:: ABOUT THIS EXERCISE ::
Word for word, print all of the lines below.
----
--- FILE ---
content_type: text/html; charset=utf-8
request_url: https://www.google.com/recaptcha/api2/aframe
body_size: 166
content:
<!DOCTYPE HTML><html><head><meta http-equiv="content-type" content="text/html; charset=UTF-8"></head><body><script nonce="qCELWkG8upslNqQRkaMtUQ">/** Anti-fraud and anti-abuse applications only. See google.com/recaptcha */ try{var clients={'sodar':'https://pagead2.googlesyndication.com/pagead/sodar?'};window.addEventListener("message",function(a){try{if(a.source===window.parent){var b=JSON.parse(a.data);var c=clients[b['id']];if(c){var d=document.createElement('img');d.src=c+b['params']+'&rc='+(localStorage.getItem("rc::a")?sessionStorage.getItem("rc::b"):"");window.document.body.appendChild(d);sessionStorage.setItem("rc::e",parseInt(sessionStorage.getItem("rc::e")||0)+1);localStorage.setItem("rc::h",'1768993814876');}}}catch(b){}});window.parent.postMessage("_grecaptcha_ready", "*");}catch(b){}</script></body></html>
----
:: TASK OUTPUT ::
--- FILE ---
content_type: text/html; charset=utf-8
request_url: https://www.google.com/recaptcha/api2/aframe
body_size: 166
content:
<!DOCTYPE HTML><html><head><meta http-equiv="content-type" content="text/html; charset=UTF-8"></head><body><script nonce="qCELWkG8upslNqQRkaMtUQ">/** Anti-fraud and anti-abuse applications only. See google.com/recaptcha */ try{var clients={'sodar':'https://pagead2.googlesyndication.com/pagead/sodar?'};window.addEventListener("message",function(a){try{if(a.source===window.parent){var b=JSON.parse(a.data);var c=clients[b['id']];if(c){var d=document.createElement('img');d.src=c+b['params']+'&rc='+(localStorage.getItem("rc::a")?sessionStorage.getItem("rc::b"):"");window.document.body.appendChild(d);sessionStorage.setItem("rc::e",parseInt(sessionStorage.getItem("rc::e")||0)+1);localStorage.setItem("rc::h",'1768993814876');}}}catch(b){}});window.parent.postMessage("_grecaptcha_ready", "*");}catch(b){}</script></body></html>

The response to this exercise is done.